I guess that was my first experience of exploratory writing too, so you could say this really was one of the most profound experiences of my life.
One of the strange things about the pandemic has been the polarisation: if you live with other people, you probably haven’t had 15 minutes, let alone 24 hours, completely on your own for nearly 2 years now. If you live alone, you’ve probably been starved of company. I think this has been one of the most profound but unacknowledged stresses: most of us need to ebb and flow. We need time with others for stimulation and energy and belonging, but we also need time alone for just being, for synthesising and recuperating. We’re designed as cyclical creatures, from the most basic microcycle of breathing in and out to the annual cycle of the seasons, and if the New Year to come is our time for resolutions and purposeful action, the days before it, these Twixtmas days, are a time for gathering our resources quietly, relaxing and massaging our tightly bunched cognitive muscles so that we’re ready to pick up the weight of the year again next week. And I hesitate to say it, but it’s also a reminder that our own individual cycles aren’t forever, that we are finite beings. I often think this when I don’t want to go for a run: I’m on day 1,305 right now, and I don’t know how long this goldenyear streak will last, but I know it’ll have to end one day, and I say to myself, today is not that day. One Christmas, one New Year, will be our last, and we probably won’t know it.. All we can know it’s now one year closer. So whatever it is we’re here to do, let’s do it while we still can, and be grateful.
So what are we to do with all of that? If you know me at all, you’ll know I’m a great one for the ‘so what’: I’m all about the practical inspiration. That was the whole point behind the name of the publishing house I founded nearly 8 years ago: I want the ideas I bring into my life, the books we publish, to be inspiring, yes, but also practical, I want to know how to apply them to make life or work or ideally both better.
Maybe today is the day to let go of that. Maybe just thinking the thoughts is enough – let them in, play with them, see what emerges for you.
If that sounds good, leave it there. If you have the same impulse as me – what do I do with this? – I’ll just suggest one thing: find some space over the next few days and find some solitude, but instead of your phone, take a pad and a pen with you, and write if you want. Don’t if you don’t, no pressure. I find it helpful, you might too.

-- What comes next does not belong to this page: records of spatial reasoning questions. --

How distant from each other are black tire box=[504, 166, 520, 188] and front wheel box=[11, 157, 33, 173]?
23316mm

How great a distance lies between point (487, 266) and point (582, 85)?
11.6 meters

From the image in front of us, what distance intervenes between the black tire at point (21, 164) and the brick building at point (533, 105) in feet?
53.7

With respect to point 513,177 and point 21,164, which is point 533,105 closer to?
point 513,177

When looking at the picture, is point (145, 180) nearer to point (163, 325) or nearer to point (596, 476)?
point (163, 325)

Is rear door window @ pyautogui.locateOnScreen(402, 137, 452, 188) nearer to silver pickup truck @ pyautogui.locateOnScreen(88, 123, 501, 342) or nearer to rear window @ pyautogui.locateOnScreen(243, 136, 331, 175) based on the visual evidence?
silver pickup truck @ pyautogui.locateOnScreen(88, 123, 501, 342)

And if you want even more direction, try this prompt: ‘What brought me life and energy this year, and how can I build on that next year?’

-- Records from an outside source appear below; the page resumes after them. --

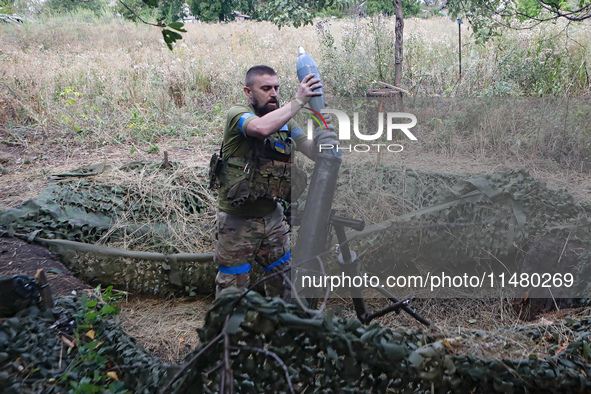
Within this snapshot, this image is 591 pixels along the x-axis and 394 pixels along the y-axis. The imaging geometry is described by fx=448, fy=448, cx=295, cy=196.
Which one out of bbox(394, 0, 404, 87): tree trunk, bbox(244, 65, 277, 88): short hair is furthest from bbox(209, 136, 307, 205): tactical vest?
bbox(394, 0, 404, 87): tree trunk

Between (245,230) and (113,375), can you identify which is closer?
(113,375)

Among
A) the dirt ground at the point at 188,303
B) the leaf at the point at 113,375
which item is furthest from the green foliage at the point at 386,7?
the leaf at the point at 113,375

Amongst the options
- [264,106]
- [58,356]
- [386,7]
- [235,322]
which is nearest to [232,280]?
[264,106]

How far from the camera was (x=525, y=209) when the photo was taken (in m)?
2.90

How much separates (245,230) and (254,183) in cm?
33

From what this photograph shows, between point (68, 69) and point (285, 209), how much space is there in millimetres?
7649

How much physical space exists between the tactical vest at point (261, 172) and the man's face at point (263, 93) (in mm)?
205

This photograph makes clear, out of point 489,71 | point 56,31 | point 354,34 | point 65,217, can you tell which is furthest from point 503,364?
point 56,31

And that’s it for this week, and indeed for this year. There’s no virtual campfire this week but I’ll be back next week with episode 300, what a way to start 2022. In the meantime, enjoy the rest of Twixtmas, and I hope your new year is everything you’re hoping for. I’m looking forward to 2022 – I’ll be working on some very exciting projects and of course publishing more fantastic business books. But right now I’m going to go and do pretty much nothing, very, very happily. Goodbye for now!